Flemish giants are to big boned to be good meat rabbits.


----------



## PinkFox (Mar 15, 2012)

flemish are big, but there anything but "meaty" all bone!
a flemish mix could work, (giant chins come to mind) or mixing in cali or newzealand, but then the question becomes Why? adding size just to add size without realy addimg meat seems silly to me and thats pretty much what ading FG would do...(great if your looking to get a bigger hide for tanning though!)

if you want good sized litters with great growth and nice meat to bone, id stick to new zealand, cali or a slightly smaller but still greatmeat bred florida whites...
if you want somehting a little more unuusal, chins, rex (standard not mini), champagne d'Argents ect

i personally decided to go with rex, i love the breed, they do make a nice meaty (though not as large or fast growing as the common meat breeds) and their fur is to die for (and i will be using the pelts so that played a part) there a good all around breed for me, i cna hopefully sell pet (and i would love to start showing too) and any that dont sell pet will make good fur/stew rabbits (prime pelt is older so they wontly make great fryers if i want good fur too)
however the origional plan was also more for rabbit meat for my dogs, so stewing rabbits would be fine meat for them...now ive decided i want to put some meat away for me too im thinking of adding a couple of Newzealand does to try and get some faster growth for some nice fryers.


----------



## brentr (Mar 15, 2012)

Most folks would express the same thoughts as Pink Fox - FG are not ideal meat breed.  And I agree for the most part.

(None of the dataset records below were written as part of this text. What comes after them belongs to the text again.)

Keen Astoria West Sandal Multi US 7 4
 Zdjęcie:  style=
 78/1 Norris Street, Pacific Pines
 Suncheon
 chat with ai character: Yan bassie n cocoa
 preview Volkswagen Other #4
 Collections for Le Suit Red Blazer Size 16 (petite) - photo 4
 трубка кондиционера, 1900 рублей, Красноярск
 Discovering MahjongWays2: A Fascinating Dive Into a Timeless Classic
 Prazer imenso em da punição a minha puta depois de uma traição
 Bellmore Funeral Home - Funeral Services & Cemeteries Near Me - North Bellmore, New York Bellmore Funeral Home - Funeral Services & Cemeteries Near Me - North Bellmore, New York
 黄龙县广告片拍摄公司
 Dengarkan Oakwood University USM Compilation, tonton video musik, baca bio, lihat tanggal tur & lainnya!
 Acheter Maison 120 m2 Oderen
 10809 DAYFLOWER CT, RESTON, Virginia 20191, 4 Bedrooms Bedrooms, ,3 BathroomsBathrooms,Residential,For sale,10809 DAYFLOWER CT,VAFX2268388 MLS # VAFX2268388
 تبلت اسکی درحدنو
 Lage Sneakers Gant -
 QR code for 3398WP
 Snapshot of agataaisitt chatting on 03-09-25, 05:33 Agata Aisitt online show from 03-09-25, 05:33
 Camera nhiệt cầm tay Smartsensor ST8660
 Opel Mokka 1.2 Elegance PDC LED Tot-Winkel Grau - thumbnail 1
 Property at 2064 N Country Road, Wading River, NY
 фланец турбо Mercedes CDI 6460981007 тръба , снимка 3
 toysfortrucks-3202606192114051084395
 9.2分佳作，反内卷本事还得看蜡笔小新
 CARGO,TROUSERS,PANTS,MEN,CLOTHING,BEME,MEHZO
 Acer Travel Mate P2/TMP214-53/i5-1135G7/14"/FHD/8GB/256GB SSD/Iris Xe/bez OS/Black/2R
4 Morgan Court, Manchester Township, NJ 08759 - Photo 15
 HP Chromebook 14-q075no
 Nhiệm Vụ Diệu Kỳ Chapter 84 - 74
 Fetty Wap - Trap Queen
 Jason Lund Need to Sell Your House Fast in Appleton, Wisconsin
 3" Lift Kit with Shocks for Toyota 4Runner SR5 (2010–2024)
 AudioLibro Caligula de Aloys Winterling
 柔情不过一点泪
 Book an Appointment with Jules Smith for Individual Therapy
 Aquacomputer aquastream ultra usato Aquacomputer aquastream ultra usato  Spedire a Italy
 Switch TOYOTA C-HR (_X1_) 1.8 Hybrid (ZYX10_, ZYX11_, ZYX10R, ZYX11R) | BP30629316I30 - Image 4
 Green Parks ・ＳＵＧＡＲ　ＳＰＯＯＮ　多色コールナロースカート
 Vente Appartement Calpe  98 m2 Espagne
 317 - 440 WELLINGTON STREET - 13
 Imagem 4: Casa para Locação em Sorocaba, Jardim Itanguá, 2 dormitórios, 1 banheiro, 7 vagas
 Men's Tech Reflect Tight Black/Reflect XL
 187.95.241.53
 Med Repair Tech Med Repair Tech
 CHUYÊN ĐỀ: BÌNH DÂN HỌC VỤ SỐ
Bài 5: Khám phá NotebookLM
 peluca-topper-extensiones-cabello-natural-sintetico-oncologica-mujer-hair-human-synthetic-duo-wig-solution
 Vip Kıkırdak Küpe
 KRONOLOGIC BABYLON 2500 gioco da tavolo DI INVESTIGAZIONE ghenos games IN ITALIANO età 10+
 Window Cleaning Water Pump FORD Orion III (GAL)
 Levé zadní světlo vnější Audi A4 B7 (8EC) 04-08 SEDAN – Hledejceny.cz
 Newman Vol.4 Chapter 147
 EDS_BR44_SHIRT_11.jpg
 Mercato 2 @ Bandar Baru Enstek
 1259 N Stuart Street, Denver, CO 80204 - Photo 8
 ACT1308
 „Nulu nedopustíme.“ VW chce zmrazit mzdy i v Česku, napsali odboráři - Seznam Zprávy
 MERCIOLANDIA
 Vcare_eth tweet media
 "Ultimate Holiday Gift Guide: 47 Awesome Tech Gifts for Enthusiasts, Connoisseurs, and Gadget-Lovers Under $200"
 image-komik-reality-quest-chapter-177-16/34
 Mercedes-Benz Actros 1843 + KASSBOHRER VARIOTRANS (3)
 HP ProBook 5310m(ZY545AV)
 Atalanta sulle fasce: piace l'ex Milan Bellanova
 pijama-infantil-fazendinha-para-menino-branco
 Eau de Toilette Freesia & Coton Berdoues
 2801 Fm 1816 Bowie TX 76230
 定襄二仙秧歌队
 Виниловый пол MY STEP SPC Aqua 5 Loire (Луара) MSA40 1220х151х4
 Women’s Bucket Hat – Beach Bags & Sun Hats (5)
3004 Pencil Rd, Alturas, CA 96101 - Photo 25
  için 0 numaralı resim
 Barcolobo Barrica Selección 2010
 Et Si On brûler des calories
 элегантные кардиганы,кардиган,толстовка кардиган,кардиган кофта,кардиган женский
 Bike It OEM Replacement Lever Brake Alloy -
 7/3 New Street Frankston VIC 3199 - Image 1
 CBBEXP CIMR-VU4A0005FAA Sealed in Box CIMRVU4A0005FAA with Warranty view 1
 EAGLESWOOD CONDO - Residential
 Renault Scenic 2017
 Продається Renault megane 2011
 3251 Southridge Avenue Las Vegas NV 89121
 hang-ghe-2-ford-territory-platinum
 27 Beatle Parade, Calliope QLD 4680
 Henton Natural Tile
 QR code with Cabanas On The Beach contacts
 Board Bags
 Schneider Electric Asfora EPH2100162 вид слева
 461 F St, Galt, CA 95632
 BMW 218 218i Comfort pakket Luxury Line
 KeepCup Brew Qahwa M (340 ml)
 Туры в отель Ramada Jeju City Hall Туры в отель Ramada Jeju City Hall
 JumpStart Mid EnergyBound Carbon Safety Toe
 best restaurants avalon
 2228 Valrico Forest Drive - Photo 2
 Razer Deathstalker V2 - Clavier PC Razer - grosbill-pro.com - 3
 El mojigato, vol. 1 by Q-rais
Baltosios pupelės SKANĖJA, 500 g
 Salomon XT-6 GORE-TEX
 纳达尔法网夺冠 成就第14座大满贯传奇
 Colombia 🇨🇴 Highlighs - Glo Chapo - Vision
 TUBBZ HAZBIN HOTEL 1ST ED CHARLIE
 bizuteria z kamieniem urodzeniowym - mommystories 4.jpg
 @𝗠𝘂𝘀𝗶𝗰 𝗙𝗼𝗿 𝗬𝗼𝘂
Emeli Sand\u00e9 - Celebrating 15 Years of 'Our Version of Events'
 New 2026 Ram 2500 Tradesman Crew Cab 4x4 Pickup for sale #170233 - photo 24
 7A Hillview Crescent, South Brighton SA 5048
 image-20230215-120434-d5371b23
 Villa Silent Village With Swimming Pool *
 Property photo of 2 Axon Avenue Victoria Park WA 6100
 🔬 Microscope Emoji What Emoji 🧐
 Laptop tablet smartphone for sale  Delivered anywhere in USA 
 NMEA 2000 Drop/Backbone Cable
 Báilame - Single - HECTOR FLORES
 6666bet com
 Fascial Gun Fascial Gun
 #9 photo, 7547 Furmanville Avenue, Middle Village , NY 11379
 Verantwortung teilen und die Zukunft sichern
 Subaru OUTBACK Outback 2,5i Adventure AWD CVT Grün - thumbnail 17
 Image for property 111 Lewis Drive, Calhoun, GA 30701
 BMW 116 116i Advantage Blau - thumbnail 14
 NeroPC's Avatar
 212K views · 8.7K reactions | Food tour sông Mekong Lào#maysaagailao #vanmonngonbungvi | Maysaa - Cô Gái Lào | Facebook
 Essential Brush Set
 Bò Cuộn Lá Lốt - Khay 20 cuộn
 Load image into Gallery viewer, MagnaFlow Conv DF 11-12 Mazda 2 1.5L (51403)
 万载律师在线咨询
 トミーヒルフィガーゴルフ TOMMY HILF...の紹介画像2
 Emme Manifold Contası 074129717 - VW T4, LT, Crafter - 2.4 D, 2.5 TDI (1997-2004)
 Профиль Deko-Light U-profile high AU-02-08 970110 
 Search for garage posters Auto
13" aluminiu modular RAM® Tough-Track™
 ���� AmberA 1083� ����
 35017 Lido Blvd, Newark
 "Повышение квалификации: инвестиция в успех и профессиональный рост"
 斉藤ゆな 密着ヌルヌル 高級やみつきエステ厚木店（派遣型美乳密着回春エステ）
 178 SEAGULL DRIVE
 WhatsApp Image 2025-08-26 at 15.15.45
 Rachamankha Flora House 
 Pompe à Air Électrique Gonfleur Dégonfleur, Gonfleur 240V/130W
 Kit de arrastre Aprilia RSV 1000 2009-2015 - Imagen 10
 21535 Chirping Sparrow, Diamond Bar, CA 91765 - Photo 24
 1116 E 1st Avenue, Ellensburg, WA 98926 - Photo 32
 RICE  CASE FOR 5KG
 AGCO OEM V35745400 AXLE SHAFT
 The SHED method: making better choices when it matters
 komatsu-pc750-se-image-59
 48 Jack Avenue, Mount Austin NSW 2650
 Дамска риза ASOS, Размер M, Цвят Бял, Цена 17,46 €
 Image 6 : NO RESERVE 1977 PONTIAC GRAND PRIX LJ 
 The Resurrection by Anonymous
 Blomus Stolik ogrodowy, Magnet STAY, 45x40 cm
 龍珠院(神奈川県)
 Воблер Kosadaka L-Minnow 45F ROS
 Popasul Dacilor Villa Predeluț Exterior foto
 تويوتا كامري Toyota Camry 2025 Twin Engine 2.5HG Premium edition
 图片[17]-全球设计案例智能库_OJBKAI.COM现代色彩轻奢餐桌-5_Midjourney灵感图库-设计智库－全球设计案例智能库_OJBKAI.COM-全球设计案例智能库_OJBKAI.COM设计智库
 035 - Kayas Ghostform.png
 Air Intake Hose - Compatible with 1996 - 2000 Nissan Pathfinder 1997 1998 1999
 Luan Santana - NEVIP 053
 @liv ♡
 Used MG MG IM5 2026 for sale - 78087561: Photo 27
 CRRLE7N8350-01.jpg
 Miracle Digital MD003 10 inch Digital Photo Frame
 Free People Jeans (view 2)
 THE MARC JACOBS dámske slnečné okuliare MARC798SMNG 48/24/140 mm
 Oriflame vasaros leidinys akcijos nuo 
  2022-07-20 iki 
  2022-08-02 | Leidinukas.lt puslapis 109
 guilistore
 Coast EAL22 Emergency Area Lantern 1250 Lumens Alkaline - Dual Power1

However, I have a doe who is NZW x Giant Chin (when I bought her mother the seller offered to breed her for no charge.  Only buck she had was Giant Chin).  She is a bigger rabbit, but I just LOVE the litters she throws!  I breed her to a NZW buck and the resulting 3/4 NZ 1/4 Giant Chin offspring are great meat fryers.  I don't have any scientific data, but in comparing her litters to pure NZ litters, the kits are born a little bigger, gain weight faster, and butcher earlier.  I have this same doe bred to a Cali buck, so it will be interesting to see how her next litter goes.

So while I wouldn't have a giant breed purely for meat, my personal experience has been having a little giant breed in the family tree is OK.  Again, no scientific data, and the difference is not so great that I'm going to purposely try to keep the giant breed bloodline.  NZ and Cali are great all on their own for meat.


----------